Segment Start: Data to process
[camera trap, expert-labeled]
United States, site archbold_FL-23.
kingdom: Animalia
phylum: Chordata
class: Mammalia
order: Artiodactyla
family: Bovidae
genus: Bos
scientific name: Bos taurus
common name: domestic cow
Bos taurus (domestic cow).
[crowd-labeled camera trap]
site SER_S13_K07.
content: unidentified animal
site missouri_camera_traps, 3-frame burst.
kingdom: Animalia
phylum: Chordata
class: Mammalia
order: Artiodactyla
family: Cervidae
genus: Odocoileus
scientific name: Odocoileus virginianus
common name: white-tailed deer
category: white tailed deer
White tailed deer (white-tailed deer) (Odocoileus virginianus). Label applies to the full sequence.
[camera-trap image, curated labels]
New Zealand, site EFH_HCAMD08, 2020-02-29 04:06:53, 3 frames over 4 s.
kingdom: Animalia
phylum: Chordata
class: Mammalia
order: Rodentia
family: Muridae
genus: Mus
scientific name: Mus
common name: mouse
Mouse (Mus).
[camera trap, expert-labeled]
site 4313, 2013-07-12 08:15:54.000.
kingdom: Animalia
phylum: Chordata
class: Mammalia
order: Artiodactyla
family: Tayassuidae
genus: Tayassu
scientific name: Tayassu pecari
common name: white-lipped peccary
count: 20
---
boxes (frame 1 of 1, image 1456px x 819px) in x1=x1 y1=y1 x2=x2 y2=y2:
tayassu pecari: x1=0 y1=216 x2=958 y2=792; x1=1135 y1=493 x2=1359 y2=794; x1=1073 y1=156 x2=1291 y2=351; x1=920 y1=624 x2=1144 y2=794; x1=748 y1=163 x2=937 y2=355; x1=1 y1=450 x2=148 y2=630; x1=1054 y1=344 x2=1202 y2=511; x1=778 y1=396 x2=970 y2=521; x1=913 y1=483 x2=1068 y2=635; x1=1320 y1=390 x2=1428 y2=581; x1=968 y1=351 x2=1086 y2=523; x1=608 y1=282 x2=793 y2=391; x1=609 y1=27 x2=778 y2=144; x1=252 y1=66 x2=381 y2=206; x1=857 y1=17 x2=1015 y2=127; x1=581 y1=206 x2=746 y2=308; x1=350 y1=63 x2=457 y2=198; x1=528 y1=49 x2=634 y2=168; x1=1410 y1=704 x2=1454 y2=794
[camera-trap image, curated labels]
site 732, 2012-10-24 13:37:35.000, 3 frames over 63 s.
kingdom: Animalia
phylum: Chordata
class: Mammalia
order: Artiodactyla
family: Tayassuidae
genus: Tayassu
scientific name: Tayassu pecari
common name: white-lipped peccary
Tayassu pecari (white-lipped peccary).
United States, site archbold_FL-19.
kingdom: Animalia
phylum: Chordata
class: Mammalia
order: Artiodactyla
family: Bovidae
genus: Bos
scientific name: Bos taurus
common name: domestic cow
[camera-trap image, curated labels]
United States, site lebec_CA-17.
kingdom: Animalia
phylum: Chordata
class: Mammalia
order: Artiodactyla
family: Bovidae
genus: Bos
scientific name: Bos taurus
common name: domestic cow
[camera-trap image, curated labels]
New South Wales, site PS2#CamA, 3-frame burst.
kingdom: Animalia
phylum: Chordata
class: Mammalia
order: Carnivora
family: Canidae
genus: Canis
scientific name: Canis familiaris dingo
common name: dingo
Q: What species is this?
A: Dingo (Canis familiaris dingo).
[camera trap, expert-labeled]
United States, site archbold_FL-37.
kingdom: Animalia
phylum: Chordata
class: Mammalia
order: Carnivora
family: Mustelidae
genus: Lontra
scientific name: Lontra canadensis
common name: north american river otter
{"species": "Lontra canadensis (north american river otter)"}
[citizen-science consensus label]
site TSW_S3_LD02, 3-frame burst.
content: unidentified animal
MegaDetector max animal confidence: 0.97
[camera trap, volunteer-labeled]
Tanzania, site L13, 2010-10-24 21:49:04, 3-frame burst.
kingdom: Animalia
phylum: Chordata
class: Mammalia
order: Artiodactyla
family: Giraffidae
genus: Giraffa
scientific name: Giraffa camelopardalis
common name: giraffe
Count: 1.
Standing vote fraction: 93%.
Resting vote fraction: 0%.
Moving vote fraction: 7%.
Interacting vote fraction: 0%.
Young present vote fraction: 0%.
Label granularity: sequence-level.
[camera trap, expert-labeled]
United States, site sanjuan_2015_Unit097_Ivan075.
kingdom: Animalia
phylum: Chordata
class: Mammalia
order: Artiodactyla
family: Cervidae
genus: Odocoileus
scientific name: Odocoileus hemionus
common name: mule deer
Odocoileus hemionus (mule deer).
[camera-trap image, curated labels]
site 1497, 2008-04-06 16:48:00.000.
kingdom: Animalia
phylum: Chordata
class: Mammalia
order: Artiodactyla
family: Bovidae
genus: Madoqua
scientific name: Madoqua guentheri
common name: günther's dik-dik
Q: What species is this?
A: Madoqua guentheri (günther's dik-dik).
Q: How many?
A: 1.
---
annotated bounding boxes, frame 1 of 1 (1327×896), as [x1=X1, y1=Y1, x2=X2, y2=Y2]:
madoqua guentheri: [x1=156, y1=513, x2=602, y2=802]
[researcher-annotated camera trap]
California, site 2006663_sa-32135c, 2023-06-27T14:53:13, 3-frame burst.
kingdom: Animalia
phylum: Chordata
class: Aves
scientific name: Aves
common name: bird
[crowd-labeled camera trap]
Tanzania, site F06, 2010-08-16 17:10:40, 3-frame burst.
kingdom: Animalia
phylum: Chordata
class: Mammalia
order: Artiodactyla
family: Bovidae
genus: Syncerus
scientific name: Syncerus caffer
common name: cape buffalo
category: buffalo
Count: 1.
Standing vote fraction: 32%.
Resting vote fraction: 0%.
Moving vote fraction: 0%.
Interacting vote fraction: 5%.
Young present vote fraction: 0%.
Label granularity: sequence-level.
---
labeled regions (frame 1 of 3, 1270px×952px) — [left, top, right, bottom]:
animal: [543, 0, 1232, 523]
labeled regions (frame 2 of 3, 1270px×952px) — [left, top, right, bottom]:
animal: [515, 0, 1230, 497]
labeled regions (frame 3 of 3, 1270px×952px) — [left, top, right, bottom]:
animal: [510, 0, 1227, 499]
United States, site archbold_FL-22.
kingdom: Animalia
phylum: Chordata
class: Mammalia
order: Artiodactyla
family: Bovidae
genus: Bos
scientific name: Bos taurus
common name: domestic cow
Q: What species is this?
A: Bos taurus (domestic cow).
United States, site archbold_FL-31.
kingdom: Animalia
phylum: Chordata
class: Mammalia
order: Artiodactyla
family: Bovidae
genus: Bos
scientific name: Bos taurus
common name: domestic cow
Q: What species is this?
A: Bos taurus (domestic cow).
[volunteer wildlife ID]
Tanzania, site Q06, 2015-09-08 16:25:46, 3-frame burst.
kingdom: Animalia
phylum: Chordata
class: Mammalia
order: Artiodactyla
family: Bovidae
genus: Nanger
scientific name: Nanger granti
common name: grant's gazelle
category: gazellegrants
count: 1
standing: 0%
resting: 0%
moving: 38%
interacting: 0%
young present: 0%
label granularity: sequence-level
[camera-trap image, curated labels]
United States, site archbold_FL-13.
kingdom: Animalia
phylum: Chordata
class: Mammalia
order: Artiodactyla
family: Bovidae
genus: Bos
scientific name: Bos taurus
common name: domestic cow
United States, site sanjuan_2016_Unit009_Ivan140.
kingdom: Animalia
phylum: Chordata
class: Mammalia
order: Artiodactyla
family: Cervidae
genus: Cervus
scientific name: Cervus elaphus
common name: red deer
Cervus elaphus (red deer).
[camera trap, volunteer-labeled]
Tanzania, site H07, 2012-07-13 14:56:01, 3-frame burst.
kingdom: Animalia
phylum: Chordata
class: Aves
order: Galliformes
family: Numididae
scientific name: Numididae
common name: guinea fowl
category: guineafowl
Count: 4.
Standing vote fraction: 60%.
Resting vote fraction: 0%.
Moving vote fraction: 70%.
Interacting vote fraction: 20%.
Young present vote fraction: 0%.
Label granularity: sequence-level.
Segment End: Data to process
▶ **Exercise instructions**:
Exactly as they stand, set down the lines from the top of the data through the line with "scientific name: Odocoileus virginianus".

▶ **Response below**:
[camera trap, expert-labeled]
United States, site archbold_FL-23.
kingdom: Animalia
phylum: Chordata
class: Mammalia
order: Artiodactyla
family: Bovidae
genus: Bos
scientific name: Bos taurus
common name: domestic cow
Bos taurus (domestic cow).
[crowd-labeled camera trap]
site SER_S13_K07.
content: unidentified animal
site missouri_camera_traps, 3-frame burst.
kingdom: Animalia
phylum: Chordata
class: Mammalia
order: Artiodactyla
family: Cervidae
genus: Odocoileus
scientific name: Odocoileus virginianus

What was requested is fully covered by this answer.